This is the way that our rights are removed
Friday, 30th June 2023

Sir Keir Starmer
• IT is rumoured that Sir Keir Starmer has already watered down his ambition to reform the House of Lords, at least in the short term, by creating 100 life peers.
This added to the 800 existing members plus Boris Johnson’s discredited nominees, Liz Truss’s unmerited future contribution and Rishi Sunak’s potential list!
In recent years the non-elected second chamber seems to have been doing a reasonable job of reviewing government legislation but the Tories, with their overwhelming majority in the House of Commons often brushes their considerations and amendments aside.
However, very recently, the Lords successfully amended the Public Order Bill before it was signed into law, without the HoC rejecting an amendment.
Nonetheless devious Suella Braverman, our home secretary (who when she was attorney general – the government’s law officer – supported a parliamentary bill that would have broken a recently approved international agreement) did something that has never been done before.
She reintroduced the original unamended clause as a statutory instrument (SI) which can only be approved or rejected.

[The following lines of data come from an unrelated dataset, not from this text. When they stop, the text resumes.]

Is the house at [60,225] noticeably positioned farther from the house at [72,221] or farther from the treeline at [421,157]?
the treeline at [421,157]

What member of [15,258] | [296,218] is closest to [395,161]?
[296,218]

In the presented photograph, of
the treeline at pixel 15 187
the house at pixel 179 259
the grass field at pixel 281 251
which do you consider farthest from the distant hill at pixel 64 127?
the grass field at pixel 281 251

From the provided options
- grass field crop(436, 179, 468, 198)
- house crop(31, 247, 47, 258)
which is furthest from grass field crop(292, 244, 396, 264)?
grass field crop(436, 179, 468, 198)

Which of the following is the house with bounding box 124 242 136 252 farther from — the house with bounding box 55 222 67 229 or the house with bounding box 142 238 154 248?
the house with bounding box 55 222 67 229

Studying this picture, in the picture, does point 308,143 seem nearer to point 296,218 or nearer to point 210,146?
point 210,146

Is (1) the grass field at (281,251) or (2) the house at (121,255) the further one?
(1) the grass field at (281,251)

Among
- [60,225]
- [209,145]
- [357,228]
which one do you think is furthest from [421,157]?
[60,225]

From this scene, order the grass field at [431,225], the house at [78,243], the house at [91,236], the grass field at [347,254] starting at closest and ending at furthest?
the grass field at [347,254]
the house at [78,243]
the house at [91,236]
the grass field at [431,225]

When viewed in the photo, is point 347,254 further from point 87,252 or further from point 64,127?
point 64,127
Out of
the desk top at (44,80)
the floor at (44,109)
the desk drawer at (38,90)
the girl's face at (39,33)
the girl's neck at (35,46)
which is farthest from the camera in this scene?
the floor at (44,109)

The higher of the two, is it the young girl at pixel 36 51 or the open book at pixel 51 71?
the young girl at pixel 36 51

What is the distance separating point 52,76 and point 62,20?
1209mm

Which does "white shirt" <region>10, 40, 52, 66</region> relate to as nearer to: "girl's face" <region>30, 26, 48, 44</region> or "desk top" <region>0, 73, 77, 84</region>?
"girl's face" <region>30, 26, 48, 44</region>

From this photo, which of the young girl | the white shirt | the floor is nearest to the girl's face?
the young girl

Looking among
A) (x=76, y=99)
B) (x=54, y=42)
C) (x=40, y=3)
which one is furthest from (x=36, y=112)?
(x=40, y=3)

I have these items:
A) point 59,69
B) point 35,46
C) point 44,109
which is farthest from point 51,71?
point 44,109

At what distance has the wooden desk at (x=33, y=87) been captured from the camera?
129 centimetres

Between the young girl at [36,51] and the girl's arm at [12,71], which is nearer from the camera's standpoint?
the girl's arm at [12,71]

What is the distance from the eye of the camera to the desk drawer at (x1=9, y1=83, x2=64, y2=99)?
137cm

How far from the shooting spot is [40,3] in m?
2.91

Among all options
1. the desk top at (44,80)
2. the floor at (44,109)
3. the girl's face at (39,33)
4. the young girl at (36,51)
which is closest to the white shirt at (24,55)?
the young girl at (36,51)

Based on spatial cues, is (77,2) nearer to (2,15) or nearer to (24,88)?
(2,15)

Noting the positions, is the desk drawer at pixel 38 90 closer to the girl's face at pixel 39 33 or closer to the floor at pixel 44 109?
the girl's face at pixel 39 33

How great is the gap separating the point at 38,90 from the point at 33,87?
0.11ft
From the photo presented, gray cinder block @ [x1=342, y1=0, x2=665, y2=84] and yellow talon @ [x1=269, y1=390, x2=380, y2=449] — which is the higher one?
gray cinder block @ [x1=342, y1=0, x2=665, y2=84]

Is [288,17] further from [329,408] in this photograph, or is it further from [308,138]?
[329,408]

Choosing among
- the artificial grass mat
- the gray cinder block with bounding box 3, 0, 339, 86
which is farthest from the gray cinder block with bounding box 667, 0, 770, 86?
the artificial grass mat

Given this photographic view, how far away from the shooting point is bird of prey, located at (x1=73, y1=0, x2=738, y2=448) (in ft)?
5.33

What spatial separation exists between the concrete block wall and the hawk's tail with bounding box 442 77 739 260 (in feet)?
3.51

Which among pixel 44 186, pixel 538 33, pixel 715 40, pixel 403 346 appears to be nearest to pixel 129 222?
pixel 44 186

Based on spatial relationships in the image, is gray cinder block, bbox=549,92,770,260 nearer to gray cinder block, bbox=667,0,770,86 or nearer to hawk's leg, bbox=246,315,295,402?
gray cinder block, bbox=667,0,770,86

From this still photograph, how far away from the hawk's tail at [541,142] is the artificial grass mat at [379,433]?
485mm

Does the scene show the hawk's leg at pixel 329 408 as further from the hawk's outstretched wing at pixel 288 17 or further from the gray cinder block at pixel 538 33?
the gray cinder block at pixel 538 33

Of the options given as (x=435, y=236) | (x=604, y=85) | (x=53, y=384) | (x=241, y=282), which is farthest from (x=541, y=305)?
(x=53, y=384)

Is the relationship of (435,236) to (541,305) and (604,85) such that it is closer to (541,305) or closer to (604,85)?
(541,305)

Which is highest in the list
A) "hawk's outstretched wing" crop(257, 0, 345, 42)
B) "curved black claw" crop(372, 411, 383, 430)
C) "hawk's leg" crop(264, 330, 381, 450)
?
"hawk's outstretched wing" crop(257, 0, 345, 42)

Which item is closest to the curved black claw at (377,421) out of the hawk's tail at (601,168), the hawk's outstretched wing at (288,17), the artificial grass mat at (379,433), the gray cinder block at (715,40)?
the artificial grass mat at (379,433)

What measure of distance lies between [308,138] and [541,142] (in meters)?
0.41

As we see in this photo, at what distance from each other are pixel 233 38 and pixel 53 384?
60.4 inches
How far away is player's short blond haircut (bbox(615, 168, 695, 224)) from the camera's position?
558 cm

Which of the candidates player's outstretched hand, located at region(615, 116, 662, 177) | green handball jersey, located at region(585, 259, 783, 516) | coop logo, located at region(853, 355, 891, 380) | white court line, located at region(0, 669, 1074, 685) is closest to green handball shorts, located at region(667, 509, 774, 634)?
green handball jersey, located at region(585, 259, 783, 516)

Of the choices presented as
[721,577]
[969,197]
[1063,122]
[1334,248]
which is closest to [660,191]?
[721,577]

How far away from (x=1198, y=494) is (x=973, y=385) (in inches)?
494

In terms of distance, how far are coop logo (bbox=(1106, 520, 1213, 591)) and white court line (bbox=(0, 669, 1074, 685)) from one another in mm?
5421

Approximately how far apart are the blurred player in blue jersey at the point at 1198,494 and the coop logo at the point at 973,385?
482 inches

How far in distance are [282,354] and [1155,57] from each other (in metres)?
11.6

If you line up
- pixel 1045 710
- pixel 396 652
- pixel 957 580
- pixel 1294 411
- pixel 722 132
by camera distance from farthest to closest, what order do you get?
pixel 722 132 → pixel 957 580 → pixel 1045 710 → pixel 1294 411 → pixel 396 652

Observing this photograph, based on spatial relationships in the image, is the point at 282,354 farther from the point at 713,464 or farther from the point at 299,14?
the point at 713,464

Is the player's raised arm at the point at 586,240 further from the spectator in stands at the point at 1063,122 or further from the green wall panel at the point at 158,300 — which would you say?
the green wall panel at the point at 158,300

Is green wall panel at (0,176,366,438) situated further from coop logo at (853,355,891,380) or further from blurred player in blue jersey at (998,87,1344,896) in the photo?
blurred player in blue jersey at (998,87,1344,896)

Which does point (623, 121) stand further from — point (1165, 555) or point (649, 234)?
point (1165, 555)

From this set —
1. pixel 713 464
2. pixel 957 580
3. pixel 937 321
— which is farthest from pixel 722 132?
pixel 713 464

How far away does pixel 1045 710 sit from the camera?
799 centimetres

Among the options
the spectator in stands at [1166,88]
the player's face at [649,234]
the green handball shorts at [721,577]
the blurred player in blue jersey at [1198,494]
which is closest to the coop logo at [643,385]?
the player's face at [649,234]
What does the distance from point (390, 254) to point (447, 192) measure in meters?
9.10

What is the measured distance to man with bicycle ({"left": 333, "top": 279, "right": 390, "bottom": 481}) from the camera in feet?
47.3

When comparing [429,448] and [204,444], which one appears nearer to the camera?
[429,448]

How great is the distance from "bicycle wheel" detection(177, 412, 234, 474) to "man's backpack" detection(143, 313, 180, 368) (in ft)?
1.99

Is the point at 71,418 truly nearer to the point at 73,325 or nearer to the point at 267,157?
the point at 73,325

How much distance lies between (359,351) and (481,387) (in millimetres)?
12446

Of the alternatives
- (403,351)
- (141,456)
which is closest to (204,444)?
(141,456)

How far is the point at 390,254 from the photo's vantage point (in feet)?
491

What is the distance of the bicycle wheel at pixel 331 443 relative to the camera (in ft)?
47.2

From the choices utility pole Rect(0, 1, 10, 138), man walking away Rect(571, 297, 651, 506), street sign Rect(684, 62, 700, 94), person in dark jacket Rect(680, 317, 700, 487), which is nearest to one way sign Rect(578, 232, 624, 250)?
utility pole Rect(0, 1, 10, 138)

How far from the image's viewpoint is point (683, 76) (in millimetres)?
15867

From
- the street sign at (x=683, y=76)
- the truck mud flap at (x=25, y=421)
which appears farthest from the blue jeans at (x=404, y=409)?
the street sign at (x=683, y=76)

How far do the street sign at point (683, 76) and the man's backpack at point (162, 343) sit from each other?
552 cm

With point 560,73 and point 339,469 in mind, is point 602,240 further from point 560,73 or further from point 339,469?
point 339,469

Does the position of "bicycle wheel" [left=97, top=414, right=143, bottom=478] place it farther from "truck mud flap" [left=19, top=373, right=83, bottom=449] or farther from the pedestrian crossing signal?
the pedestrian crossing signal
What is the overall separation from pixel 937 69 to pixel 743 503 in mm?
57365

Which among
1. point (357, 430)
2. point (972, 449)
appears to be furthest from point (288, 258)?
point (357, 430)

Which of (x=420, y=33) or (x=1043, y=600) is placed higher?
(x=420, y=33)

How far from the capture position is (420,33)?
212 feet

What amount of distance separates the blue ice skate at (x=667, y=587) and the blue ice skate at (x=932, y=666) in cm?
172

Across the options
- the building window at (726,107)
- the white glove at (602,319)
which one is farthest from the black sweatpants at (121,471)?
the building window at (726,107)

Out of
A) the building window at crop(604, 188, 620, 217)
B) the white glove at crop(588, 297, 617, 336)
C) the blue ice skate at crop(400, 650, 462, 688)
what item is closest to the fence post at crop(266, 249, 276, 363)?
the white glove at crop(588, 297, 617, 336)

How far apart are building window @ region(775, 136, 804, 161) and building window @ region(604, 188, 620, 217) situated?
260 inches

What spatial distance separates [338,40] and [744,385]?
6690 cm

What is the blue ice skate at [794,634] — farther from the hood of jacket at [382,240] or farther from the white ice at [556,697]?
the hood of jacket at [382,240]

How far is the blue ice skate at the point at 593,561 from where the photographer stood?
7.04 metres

Green Party baroness Jenny Jones did submit a motion to the House of Lords to reject the SI but the Labour Party (under Sir Keir Starmer’s instruction) refused to back her motion; the principled reason was that Labour doesn’t want the Lords to do likewise to its legislation, should it become the government.
This may seem a mundane matter but it isn’t. This is the way that our rights are removed.
Sir Keir (being a lawyer as well as a politician) could have argued on the principle that the government was acting in an unprincipled manner, and therefore their SI should be rejected, as proposed by Jenny Jones.
Therefore when a future government (possibly with Sir Keir Starmer as prime minister) proposes House of Lords reform we, the electorate, need to be wary and not opt unthinkingly for the seemingly democratic option of electing all members of the second chamber.